My three most critical discoveries were:
I'll be honest that the first few weeks of this course I was a little lost and confused. Like most teachers, I had never heard of Enterprise Architecture and had a hard time wrapping my head around what it all meant. Our book used allusions to architecture of a home, which were very helpful, and eventually I understood it as a way to approach education organizations from a structured perspective. Instead of departments working in isolation, departments work together for efficiency of the whole organization. Rather than creating new systems and connections as they come, EA aims to set up standards and protocols for how things operate, in order to keep things organized. This kind of system can truly help a school or district save time and money, and work at the highest efficiency.
This video still really helps me understand the question "Why EA?"

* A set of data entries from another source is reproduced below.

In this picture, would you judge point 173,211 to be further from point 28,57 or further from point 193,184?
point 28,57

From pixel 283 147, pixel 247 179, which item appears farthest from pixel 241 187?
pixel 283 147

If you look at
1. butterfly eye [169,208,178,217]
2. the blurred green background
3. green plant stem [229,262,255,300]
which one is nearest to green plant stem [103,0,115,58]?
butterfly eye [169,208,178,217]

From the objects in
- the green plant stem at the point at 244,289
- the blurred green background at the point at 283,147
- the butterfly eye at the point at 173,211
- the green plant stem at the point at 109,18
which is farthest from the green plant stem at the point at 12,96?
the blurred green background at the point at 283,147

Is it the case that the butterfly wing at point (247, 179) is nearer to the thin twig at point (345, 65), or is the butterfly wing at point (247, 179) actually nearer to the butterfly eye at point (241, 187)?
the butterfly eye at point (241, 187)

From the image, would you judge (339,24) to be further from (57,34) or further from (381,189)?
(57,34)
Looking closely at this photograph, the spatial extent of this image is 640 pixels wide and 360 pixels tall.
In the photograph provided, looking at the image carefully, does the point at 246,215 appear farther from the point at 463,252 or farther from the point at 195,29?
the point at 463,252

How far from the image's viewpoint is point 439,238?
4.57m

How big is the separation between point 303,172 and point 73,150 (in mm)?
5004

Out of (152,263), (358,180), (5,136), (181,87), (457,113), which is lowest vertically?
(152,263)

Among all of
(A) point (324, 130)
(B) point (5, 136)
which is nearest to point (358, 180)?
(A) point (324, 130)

One of my most critical discoveries was seeing education from a business perspective. My experience in education has always been within the classroom as a TA and then a teacher. The first few years are all lesson plans, teaching and learning strategies, and making the classroom efficient. In recent years I have started to deal with district leadership more, on committees and such, and seen the massive effort that goes on behind the scenes of schools, to make sure everything runs smoothly. Trying to relate this “enterprise” language to education was challenging at first, but many of the same departments and relationships exists, so it became obvious the education is definitely a business and Enterprise Architecture is absolutely useful.

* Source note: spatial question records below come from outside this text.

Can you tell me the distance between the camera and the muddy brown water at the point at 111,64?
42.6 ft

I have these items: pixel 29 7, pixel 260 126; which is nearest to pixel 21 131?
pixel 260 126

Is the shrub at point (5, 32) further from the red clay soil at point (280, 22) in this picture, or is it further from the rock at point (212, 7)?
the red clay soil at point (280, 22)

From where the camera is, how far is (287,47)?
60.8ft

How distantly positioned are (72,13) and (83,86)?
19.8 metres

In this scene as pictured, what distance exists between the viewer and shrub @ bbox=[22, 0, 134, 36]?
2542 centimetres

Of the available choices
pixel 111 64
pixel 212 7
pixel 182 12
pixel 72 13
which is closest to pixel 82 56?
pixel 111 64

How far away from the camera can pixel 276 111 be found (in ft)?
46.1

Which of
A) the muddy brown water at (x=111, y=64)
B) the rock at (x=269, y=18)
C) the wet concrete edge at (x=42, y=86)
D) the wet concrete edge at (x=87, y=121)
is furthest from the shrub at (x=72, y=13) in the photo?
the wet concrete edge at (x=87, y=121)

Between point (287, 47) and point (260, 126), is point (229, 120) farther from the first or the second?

3. EA provides structure and flexibility
The video above provides a great visual to how EA provides structure and organizes that “hairball” operation that districts and schools experience, into a cleaner, more structured operation. With the development of Big Data, schools can easily fall into a disorganized state. especially with transitions like moving to digital records, cloud storage, and/or approaching online learning. Enterprise Architecture forces a close study of the district or school, and most importantly documentation of the current state, and through that process a structure is built from which to operate under.
Although it is a “structure”, and Enterprise Architecture is not rigid. By including in the EA process a definition of the “Future State”, education organizations can continue to work towards goals and adjust for any changes in the expectations of education, such as this new Common Core approach. Frequent reviewing and updating of the EA is vital to its efficacy, and in that sense it also provides flexibility to education.
How will the learning you have gained serve you in your role as an educational technology leader?
From my Ed Tech leader lens, EA can help streamline processes and applications. THe relationships defined by EA help applications and devices work together with multiple departments and stakeholders. EA can help Ed Tech leaders provide the best services to their schools and districts.
From my teacher lens I see it as the ultimate collaborative process. With the adoption of Common Core, collaboration has been a huge push in education. Enterprise Architecture provides that collaboration at an organizational level, and allows leaders to set up systems and set procedures for operating together, rather than in isolation.